Text segment.
------------------------------------------------------------------------
Canon has said that these lenses were not designed for RF. They have also said that they released the RF versions of these lenses by popular demand, but that this was not the original plan. Presumably that means that more telephotos that were planned are still being actively worked on.
There was a thread covering this on Canon Rumors, and here is the source:








Canon interview: 'Development of compact devices supporting 8K is a very high priority'


As part of our ongoing series of executive interviews at major camera and lens companies, we talked recently with Go Tokura, Chief Executive of the Image Communication Business Operations at Canon.




m.dpreview.com


----------



## Sporgon (Aug 15, 2021)

entoman said:


> It simply wasn't good enough for the applications the ID series are primarily aimed at, i.e. reportage, sports and wildlife, in low-light / high ISO conditions.
> Photographers using the 1D series typically shoot at high ISO, but the 5DS (I owned one) was crap at anything over ISO 1000.


Not when you downsample to the same 20mp as the 1D it isn’t.


----------



## entoman (Aug 15, 2021)

unfocused said:


> At least one. I can process an image faster and better in Adobe Camera Raw than I can in Photoshop and I never have to worry about color balance when shooting indoor sports, as I can adjust it easily in raw.


It's often stated that among the prime requirements of sports and reportage photographers, is the ability to have small file sizes that can be rapidly transmitted straight to the picture desk - and that means JPEGs (or possibly low-res CR3 RAWs). That's what I hear and read regularly, so I'm guessing it's true.

I think you must be one of the few who shoot RAW for sports (I'm more than happy to be corrected  ).

If you do your own processing in ACR, it implies that your work is non-urgent....
Is your photography for your own use, rather than for instant publication on the media?


----------



## entoman (Aug 15, 2021)
------------------------------------------------------------------------
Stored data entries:

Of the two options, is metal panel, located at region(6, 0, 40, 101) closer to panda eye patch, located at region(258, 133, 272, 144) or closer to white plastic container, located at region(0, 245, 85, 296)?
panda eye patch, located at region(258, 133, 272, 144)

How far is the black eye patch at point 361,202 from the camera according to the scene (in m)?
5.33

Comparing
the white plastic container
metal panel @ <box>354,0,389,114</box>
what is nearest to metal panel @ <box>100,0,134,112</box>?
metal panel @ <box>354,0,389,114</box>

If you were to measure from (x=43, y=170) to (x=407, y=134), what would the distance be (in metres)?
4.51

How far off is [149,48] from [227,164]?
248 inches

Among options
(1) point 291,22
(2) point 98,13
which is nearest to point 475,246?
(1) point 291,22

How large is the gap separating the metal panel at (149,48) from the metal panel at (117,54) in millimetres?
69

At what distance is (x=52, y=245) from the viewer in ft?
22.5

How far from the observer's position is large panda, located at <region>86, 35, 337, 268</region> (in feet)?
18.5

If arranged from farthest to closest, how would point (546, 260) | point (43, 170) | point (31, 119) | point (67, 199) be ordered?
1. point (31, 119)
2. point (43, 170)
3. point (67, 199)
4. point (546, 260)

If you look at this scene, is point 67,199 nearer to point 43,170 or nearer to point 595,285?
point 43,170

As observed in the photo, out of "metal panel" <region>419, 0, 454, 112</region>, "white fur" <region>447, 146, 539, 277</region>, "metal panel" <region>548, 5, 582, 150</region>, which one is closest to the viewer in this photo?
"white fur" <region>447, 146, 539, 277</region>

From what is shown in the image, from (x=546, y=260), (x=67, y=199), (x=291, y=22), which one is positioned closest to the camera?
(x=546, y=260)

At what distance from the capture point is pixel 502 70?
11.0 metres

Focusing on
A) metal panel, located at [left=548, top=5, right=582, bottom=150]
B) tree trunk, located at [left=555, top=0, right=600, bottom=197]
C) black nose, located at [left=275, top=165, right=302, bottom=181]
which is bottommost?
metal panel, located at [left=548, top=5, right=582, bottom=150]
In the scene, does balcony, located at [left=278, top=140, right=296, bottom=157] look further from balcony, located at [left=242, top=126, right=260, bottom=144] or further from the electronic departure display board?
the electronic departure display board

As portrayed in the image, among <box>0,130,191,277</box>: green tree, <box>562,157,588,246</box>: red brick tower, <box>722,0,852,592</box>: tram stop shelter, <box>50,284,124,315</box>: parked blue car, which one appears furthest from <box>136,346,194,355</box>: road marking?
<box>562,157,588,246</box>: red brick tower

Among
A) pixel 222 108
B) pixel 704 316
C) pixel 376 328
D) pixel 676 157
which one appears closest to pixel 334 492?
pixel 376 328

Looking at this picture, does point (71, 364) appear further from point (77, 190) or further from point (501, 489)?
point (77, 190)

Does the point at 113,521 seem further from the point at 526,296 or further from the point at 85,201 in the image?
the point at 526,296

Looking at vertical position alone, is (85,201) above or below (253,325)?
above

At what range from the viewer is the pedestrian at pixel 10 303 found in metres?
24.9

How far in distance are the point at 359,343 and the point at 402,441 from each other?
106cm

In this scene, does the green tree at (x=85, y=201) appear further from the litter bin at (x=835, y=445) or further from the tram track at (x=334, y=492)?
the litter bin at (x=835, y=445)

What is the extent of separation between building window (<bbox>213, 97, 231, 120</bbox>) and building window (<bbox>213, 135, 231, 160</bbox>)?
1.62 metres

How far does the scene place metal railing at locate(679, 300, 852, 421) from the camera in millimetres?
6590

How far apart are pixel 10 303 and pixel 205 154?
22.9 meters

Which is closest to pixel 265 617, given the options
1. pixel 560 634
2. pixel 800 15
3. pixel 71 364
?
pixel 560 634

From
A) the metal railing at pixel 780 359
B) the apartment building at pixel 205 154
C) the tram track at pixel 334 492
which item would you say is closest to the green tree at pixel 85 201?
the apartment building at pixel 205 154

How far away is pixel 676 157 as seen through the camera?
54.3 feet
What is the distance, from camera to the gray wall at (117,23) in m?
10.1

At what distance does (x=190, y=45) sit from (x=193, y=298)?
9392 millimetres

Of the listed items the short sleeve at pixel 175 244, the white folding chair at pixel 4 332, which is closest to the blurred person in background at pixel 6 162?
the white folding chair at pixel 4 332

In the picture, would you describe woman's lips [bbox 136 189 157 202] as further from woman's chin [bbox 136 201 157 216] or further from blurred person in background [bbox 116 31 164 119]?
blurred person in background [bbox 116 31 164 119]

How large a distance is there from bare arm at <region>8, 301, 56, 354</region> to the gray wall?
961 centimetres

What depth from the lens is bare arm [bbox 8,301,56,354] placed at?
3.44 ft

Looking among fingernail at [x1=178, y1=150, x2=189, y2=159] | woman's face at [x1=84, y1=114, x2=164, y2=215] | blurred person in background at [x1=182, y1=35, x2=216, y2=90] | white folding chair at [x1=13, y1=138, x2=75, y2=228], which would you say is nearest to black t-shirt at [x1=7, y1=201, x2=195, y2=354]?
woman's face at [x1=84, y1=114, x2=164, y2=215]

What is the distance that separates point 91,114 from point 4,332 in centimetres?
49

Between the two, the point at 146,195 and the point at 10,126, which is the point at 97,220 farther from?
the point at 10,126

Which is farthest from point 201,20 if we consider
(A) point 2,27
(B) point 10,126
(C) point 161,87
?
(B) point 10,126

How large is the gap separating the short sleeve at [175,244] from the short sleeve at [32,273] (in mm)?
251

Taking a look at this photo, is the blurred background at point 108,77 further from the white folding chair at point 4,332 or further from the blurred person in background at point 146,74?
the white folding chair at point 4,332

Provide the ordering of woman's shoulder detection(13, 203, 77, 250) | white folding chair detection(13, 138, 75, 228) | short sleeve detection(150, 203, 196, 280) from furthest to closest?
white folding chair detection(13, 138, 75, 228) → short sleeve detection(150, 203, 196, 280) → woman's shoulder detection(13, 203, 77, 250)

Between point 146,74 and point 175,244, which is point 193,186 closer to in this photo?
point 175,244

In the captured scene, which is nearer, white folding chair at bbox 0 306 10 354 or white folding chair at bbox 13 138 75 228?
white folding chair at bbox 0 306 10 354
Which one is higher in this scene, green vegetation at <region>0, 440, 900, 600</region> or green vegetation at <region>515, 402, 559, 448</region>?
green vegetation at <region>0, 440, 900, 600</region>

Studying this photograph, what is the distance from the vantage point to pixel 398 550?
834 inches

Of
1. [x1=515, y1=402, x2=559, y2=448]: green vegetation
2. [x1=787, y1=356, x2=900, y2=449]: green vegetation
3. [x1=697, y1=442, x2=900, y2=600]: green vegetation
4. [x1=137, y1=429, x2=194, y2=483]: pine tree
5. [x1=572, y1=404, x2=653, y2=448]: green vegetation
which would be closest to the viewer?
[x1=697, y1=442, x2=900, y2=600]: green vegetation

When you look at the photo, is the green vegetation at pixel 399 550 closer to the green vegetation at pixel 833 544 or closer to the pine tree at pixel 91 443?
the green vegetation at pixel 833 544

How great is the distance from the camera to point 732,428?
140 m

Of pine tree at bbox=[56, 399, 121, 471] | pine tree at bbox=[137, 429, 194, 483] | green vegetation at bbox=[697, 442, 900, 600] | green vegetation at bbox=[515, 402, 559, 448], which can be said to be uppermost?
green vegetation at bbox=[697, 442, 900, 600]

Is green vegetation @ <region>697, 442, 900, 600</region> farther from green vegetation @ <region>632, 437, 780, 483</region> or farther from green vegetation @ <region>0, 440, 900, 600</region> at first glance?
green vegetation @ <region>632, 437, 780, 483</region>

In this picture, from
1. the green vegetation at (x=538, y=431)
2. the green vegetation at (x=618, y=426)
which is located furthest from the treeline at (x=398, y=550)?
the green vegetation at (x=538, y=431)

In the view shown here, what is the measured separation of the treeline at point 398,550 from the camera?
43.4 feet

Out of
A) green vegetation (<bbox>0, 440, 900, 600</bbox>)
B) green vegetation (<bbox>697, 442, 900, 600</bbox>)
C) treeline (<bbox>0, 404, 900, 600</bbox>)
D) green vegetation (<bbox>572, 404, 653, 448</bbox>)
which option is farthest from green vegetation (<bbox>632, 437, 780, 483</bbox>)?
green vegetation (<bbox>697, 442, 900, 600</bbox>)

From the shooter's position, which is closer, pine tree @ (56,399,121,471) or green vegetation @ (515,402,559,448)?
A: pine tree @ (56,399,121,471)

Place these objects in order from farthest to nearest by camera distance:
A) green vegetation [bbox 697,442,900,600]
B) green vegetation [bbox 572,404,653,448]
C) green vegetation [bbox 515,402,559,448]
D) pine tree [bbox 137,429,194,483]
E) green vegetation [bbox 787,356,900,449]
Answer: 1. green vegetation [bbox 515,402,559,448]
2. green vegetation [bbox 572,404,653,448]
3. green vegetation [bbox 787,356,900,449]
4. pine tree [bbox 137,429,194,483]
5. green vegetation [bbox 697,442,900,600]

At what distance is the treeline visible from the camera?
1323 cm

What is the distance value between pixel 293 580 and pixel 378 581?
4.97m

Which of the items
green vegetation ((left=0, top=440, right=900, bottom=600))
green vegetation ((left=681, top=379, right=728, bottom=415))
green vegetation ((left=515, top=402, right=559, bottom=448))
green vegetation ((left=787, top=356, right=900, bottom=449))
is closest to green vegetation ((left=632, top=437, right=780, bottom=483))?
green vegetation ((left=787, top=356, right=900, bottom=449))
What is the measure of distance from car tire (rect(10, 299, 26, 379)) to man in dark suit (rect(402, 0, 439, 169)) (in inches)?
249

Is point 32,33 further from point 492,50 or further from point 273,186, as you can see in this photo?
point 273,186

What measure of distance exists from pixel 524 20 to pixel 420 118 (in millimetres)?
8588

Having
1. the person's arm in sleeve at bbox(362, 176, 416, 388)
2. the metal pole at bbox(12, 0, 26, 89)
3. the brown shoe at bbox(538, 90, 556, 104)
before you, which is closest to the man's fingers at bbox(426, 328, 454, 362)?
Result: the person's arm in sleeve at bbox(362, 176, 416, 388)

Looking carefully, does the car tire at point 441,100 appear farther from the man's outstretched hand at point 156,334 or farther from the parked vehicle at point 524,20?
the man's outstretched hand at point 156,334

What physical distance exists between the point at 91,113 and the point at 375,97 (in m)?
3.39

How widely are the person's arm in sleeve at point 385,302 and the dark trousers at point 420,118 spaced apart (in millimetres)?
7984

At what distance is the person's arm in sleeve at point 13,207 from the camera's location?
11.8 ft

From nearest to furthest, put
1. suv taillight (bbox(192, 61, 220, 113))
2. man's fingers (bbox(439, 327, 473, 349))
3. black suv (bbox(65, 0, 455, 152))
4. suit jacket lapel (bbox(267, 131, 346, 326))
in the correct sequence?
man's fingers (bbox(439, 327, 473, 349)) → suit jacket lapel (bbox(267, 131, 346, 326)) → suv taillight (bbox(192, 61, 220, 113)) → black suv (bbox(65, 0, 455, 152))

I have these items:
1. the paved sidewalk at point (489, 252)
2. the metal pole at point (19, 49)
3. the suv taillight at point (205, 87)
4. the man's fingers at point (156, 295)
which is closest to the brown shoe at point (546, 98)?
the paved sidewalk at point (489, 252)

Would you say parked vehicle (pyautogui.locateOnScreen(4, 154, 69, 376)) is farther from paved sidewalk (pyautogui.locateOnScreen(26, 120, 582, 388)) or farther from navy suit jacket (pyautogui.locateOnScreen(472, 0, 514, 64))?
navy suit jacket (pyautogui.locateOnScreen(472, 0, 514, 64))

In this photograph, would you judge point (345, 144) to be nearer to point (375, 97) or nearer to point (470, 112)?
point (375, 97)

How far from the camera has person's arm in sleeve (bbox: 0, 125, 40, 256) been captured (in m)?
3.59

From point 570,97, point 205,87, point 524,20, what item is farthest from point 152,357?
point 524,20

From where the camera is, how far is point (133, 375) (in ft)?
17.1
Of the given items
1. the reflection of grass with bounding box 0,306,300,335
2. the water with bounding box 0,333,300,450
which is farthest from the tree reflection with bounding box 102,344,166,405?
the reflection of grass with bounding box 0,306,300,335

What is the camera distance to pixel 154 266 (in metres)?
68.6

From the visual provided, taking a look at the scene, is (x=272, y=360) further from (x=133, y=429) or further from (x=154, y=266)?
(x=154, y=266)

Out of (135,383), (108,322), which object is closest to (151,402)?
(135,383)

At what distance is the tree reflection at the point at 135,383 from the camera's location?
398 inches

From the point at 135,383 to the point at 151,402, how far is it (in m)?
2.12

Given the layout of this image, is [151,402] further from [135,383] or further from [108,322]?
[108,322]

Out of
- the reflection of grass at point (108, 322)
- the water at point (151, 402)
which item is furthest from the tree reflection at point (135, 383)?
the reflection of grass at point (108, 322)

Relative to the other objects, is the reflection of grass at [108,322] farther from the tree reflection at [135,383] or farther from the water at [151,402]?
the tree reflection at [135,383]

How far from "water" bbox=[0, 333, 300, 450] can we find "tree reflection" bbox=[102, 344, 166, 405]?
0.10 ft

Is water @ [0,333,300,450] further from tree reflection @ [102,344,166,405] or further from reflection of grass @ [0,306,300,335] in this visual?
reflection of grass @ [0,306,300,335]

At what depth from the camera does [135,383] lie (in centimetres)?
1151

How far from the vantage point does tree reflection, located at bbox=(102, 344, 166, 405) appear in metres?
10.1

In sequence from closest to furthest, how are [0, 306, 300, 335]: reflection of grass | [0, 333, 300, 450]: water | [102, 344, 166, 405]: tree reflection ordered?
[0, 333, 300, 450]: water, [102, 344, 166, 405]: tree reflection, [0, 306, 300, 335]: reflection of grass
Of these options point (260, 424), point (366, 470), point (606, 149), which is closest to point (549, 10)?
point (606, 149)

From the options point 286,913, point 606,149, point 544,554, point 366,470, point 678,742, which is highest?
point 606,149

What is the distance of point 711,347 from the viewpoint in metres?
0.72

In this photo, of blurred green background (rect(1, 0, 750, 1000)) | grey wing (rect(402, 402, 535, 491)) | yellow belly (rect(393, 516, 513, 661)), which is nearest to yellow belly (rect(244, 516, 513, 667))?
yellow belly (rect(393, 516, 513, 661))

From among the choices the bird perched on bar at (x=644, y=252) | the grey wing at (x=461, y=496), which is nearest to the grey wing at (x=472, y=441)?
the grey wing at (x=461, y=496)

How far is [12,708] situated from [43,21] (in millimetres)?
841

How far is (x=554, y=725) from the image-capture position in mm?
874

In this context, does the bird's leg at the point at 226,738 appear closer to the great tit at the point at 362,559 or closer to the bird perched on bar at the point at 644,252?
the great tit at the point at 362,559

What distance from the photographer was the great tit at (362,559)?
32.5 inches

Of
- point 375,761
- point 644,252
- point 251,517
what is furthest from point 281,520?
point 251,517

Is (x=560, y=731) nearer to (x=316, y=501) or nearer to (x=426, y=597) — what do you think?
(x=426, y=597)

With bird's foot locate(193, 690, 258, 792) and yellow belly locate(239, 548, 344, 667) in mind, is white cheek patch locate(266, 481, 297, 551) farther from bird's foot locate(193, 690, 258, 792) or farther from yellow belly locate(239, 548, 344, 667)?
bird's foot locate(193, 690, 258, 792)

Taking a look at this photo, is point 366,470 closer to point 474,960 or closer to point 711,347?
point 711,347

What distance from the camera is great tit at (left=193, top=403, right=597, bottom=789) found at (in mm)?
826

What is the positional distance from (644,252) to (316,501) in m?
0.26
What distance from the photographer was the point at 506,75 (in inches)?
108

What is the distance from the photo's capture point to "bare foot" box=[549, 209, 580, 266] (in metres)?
------------------------------------------------------------------------
Aim 1. In the Canon forum thread, what position does Go Tokura hold at Canon?
Aim 2. Continue the Canon forum thread from the point where it stops.
The records were taken from a separate source.

Task answer 1. Go Tokura is Chief Executive of the Image Communication Business Operations at Canon.

Task answer 2.
Sporgon said:


> Not when you downsample to the same 20mp as the 1D it isn’t.


Yes that's true.


----------



## entoman (Aug 15, 2021)

xps said:


> what a pity for birders. I´ll stay with my R5...
> 
> But what is following? R1 with 20MPix, as professionals do not need more?
> I hope for an high MPix R5 or R3 for birders.


Yes, a higher MP for the R3 would indeed be valued by wildlife and BIF photographers, and probably sports and reportage photographers too.

But R5? Seriously? You need more than 45MP?

I see the "R5s" with its rumoured 90MP as being a studio, advertising and landscape camera, not a sports or wildlife camera. It's unlikely to achieve more than 6-8fps.


----------



## neuroanatomist (Aug 15, 2021)

entoman said:


> Typical neuroanatomist condescending reply.
> 
> There's a simple and obvious reason why the 50MP sensor from the 5DS wasn't put into the IDxiii.
> It simply wasn't good enough for the applications the ID series are primarily aimed at, i.e. reportage, sports and wildlife, in low-light / high ISO conditions.
> Photographers using the 1D series typically shoot at high ISO, but the 5DS (I owned one) was crap at anything over ISO 1000.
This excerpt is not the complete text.